As we rode on, Lovernius told me just how seriously the Gauls took this aspect of their religion. Sometimes, before a battle, they would pledge a whole enemy army to their gods in exchange for victory. After the battle, no enemy was spared. Not only were their bodies cast into a pool or marsh, but their weapons and armor, their baggage carts and treasure, their horses, cattle, and slaves were all destroyed or killed and thrown in as well, so that not so much as a cloak or a copper coin remained as loot for the victors. All was given to the gods.

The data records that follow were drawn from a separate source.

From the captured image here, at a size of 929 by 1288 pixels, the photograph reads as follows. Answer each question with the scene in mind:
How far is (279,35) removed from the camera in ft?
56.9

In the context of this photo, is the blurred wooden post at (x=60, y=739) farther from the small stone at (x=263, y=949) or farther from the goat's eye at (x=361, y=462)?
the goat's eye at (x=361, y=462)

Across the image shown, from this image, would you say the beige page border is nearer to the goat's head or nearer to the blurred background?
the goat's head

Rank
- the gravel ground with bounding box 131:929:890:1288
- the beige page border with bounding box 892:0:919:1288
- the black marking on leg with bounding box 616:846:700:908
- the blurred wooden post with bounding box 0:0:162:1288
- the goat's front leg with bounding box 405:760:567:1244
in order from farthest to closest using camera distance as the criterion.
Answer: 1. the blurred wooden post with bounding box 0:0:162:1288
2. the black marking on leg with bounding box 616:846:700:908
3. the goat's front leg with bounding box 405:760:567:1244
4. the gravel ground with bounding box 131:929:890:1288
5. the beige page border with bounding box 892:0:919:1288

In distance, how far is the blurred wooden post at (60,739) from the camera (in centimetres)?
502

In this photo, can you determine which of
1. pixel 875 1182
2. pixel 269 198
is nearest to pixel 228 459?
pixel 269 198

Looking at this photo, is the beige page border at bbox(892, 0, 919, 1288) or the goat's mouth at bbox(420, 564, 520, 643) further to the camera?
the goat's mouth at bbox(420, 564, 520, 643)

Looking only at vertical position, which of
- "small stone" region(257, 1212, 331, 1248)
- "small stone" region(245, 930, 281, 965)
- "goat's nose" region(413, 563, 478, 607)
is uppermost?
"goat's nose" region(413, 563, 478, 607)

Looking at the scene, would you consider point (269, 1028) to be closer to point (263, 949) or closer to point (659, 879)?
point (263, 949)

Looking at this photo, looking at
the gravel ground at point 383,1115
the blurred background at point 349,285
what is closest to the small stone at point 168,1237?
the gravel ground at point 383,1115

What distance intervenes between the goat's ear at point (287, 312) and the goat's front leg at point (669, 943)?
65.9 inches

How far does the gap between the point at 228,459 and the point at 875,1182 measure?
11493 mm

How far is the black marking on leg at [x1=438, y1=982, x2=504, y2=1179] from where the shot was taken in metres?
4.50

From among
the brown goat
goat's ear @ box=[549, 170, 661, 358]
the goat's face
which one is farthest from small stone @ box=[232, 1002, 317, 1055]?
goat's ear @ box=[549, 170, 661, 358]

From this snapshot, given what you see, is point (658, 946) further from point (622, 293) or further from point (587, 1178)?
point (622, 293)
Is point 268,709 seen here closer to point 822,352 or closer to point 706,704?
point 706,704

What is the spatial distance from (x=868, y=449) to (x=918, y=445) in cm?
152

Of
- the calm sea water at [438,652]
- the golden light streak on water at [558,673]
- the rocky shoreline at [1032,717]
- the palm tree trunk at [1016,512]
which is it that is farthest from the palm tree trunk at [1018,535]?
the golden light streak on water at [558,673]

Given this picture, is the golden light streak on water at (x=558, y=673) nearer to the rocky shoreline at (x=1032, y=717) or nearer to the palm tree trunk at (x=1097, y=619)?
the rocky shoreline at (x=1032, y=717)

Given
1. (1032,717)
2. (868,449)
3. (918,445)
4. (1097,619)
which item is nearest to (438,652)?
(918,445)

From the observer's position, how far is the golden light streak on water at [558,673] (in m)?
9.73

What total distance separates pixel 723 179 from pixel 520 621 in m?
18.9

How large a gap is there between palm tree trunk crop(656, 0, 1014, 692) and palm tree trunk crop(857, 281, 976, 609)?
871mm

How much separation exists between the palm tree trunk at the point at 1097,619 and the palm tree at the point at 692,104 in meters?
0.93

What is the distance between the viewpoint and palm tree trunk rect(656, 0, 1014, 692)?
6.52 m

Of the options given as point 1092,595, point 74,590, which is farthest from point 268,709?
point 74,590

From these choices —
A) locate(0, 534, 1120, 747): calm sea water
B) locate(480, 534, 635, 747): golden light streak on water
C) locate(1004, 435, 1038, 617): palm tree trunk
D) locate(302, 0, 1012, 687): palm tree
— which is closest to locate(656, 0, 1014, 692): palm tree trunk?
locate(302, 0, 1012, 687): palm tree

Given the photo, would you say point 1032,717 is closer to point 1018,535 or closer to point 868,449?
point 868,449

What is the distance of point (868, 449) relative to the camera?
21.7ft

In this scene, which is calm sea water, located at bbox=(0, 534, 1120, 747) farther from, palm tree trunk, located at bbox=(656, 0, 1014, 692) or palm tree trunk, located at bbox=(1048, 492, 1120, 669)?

There were places in the deep forests where great heaps of these strange battle trophies spent centuries slowly sinking into the mud. He also explained to me the horrible punishment meted out to anyone who took even the smallest item from one of them. I vowed never to go within spitting distance of such a trove.

It was afternoon when we rode back into the camp. I tendered my report to Titus Labienus, Caesar’s legatus and deputy commander, then went in search of a legionary barber for a shave. I was not about to trust Hermes’ inexpert hand at so delicate a task.

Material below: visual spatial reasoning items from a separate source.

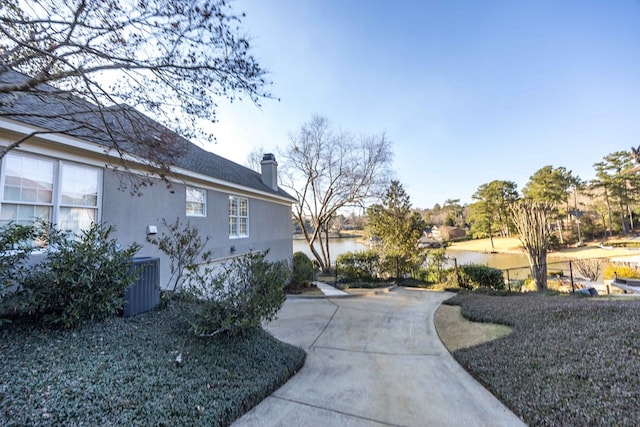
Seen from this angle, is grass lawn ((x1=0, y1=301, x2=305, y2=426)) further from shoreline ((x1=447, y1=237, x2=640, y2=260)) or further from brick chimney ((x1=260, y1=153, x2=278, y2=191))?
shoreline ((x1=447, y1=237, x2=640, y2=260))

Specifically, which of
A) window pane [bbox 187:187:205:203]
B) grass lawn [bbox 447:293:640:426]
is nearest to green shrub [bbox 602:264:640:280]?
grass lawn [bbox 447:293:640:426]

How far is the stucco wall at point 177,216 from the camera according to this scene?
563cm

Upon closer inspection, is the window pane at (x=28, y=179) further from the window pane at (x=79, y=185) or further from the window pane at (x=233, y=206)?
the window pane at (x=233, y=206)

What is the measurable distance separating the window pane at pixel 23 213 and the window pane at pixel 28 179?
123 millimetres

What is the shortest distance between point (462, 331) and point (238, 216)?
322 inches

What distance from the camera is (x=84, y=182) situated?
5172mm

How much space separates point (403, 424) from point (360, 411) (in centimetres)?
46

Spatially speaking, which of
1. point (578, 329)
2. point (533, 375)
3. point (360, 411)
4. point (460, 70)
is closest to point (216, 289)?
point (360, 411)

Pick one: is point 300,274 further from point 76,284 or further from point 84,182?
point 76,284

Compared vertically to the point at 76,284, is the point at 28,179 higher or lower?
higher

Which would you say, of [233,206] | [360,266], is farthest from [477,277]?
[233,206]

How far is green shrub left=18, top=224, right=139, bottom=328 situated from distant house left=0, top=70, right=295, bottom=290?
1217mm

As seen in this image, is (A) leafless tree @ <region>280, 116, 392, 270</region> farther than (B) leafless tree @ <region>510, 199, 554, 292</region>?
Yes

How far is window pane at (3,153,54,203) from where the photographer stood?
4.19m
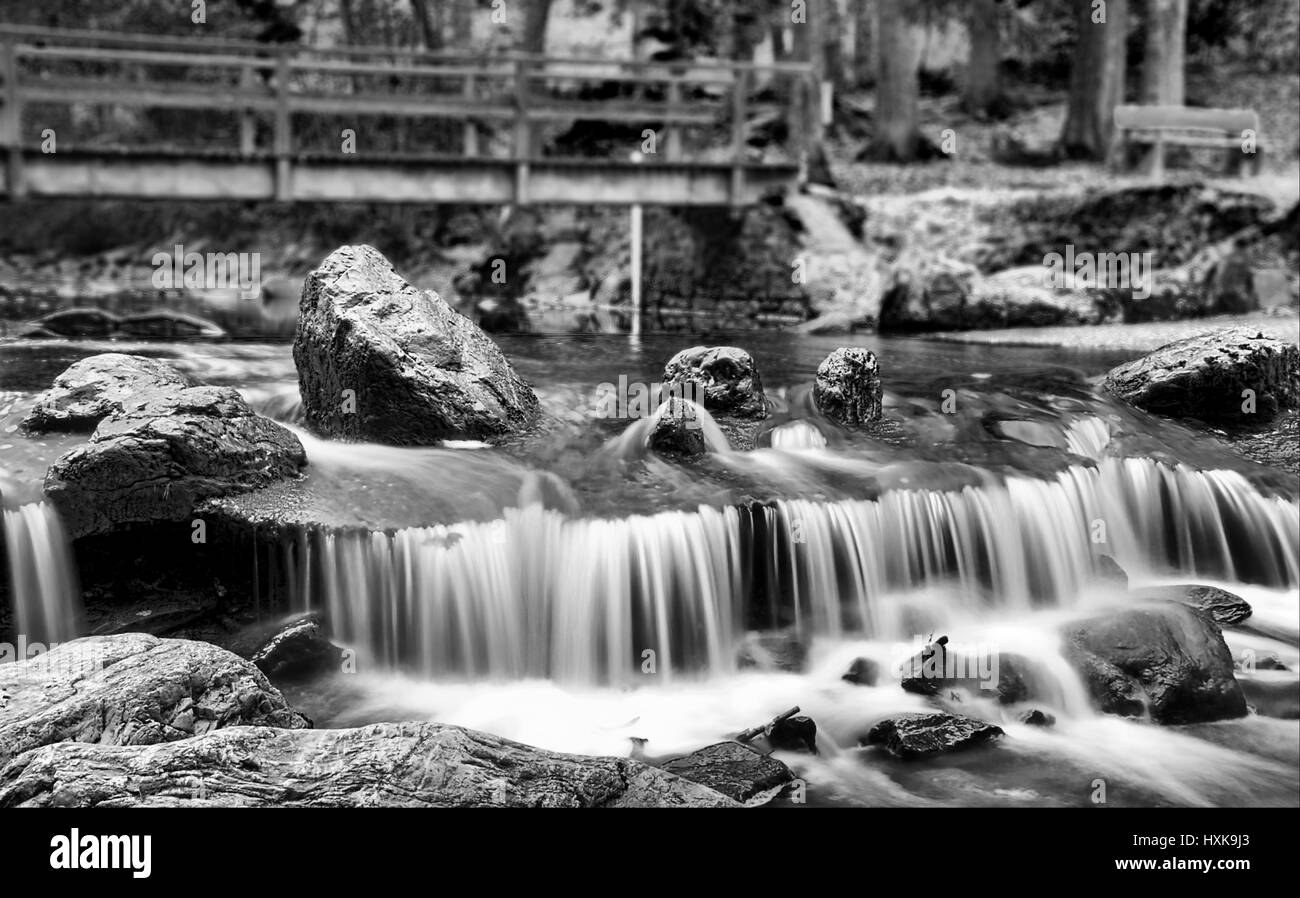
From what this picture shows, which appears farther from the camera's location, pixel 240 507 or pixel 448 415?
pixel 448 415

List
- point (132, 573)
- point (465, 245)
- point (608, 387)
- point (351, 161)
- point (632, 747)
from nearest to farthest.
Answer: point (632, 747) → point (132, 573) → point (608, 387) → point (351, 161) → point (465, 245)

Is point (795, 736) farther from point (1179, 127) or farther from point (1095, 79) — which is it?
point (1095, 79)

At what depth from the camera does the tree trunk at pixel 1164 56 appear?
1980 centimetres

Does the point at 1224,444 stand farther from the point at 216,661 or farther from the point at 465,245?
the point at 465,245

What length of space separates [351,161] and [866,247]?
6890 millimetres

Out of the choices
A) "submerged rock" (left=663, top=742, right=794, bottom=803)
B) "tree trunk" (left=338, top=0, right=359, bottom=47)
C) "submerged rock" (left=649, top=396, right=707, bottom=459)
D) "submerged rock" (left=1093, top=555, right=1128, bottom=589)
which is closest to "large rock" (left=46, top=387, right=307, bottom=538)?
"submerged rock" (left=649, top=396, right=707, bottom=459)

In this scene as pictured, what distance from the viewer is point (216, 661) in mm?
5723

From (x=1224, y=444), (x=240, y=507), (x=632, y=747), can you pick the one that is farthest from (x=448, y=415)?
(x=1224, y=444)

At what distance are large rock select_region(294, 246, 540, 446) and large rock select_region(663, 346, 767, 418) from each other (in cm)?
144

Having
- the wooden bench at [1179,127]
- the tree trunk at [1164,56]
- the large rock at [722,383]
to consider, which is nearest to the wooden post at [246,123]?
the large rock at [722,383]

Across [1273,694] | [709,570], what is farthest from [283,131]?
[1273,694]

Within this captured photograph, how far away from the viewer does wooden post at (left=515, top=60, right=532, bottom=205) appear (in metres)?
17.6

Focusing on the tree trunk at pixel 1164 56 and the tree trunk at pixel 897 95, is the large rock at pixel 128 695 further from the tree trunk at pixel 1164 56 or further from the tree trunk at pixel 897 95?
the tree trunk at pixel 897 95
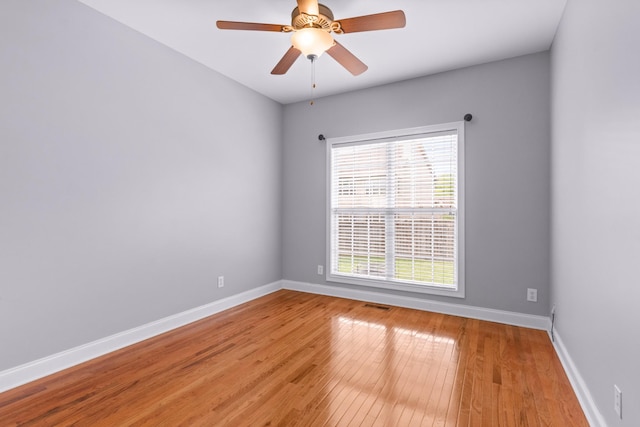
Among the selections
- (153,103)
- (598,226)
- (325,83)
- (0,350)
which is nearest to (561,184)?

Freshly shaved, my stomach growling, I was walking back through the rows of legionary tents toward my own quarters and lunch when somebody hailed me.

“Patron!”

I looked around. I stood near the corner of a century block not far from the praetorium. The camp buzzed with the usual activities of such a place. Men in full gear marched to relieve the sentries, others swept and cleaned the streets, others carried supplies hither and yon. Little leisure is allowed in a legionary camp in the daytime. It is constantly being improved. There are always latrines to be dug, a bathhouse to be erected if the camp is to be occupied for a long time. And, it goes without saying, it never hurt to have that encircling ditch another foot deeper, the rampart another foot higher. Men with nothing else to do could always whittle a few more sharpened stakes to set in the bottom of the ditch.

“Patron!” Now I saw a work detail tightening the ropes of a tent larger than the others and generally policing up its area. Doubtless it was their centurion’s tent, the lofty centurion being excused all such undignified labor. One of the men left the detail and trotted up to me. It took me a moment to recognize him.

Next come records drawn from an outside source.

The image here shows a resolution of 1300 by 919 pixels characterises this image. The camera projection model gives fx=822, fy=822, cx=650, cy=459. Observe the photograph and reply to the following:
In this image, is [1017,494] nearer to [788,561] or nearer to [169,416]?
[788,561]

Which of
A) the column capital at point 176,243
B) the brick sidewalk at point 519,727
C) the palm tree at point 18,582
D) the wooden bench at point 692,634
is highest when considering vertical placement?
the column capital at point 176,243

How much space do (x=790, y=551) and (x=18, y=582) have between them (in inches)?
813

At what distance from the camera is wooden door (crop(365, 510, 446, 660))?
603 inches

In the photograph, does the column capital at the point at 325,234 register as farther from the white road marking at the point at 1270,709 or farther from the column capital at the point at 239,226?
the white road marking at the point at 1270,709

“Young Burrus!” I grasped his hands. He was the son of one of my clients, an old soldier who had served with me in Spain. “I was going to look you up. I have letters for you from your family.” I also had letters for a half dozen or so other soldiers in the legion, sons of other clients of my family. Any time word gets out that an officer is going out to join a particular proconsul or propraetor, he becomes a mail carrier. But Burrus was an especially close client, having backed me in some decidedly rough situations.

“How is Father?” He grinned, showing that he had lost a tooth on one side.

“As mean as ever. He swears that you’re living easy up here, that soldiering isn’t what it was in his day.”

“That sounds like the old brute.” Lucius Burrus had been a boy when I had last seen him. Now he was a handsome young man, of medium height, well knit and with the enduring strength of the Italian peasant, just the sort every recruiter looks for. He was a bit the worse for the wear, though, with bruises on his arms and neck and anywhere else his skin showed.

“They must be training you hard here,” I commented.

He winced and looked sheepish. “It isn’t that. It’s. .” His voice tapered off and his gaze went to the entrance of the tent. So did mine. There was an abrupt cessation of activity around the tent as the door flap swept aside and a goddess walked out.